### SHORT EXERCISE 1
Write out the stretch of the Stephen F. Hale biography from "Early life and" through "and T.C. Clarke.", substituting "Greensboro" for "Eutaw".
### SHORT EXERCISE 2
Turn the paragraph of the Stephen F. Hale biography that begins "In 1843 he was elected to the State legislature" into a short list of its main facts.
### SHORT EXERCISE 3
According to the Stephen F. Hale biography, in what year did he graduate from the law school at Lexington, Kentucky?

### EXCERPTED PASSAGE
--------------------
Stephen F. Hale (born Stephen Fowler Hale; January 31, 1816 – July 18, 1862) was an American politician who served as a Deputy from Alabama to the Provisional Congress of the Confederate States from 1861 to 1862. In July 1862, he died of wounds received at the Battle of Gaines' Farm, in Virginia.

Early life and education
Hale was born on January 31, 1816, in Crittenden County, Kentucky. His father, William Hale, was a Union Baptist minister, a South Carolinian, who married a Miss Elizabeth Manahan of the same state. He graduated from Cumberland University, came to Alabama around 1837, and taught school in Greene County for a year. He read law while teaching school, and in 1839 graduated from the law school at Lexington, Kentucky. Locating in Eutaw, he practiced at different times in association with Alexander Graham and T.C. Clarke.

Political career
In 1843 he was elected to the State legislature from Greene County. After serving his term in the house, he met and married Mary Kirksey on June 12, 1844 and retired to private life until the outbreak of the Mexican War in 1846, when he volunteered and was elected lieutenant of a company. He served in Mexico until the conclusion of peace in 1848, he then returned to Eutaw to his law practice. He was the nominee of his party for congress in 1853, but was defeated; was elected to the legislature again in 1857; was re-elected in 1859; and was Grand Master of the Grand Lodge of Alabama in 1859.
--------------------
### COLLECTED DATA
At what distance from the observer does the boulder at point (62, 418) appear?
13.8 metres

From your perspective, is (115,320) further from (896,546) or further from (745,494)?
--------------------
### FULL ANSWER 1
Early life and education
Hale was born on January 31, 1816, in Crittenden County, Kentucky. His father, William Hale, was a Union Baptist minister, a South Carolinian, who married a Miss Elizabeth Manahan of the same state. He graduated from Cumberland University, came to Alabama around 1837, and taught school in Greene County for a year. He read law while teaching school, and in 1839 graduated from the law school at Lexington, Kentucky. Locating in Greensboro, he practiced at different times in association with Alexander Graham and T.C. Clarke.

### FULL ANSWER 2
- 1843: elected to the state legislature from Greene County.
- June 12, 1844: married Mary Kirksey after his term, then retired to private life.
- 1846: volunteered at the outbreak of the Mexican War and was elected lieutenant of a company.
- 1846–1848: served in Mexico until peace, then returned to his law practice in Eutaw.
- 1853: ran for Congress as his party's nominee but was defeated.
- 1857: elected to the legislature again.
- 1859: re-elected, and served as Grand Master of the Grand Lodge of Alabama.

### FULL ANSWER 3
1839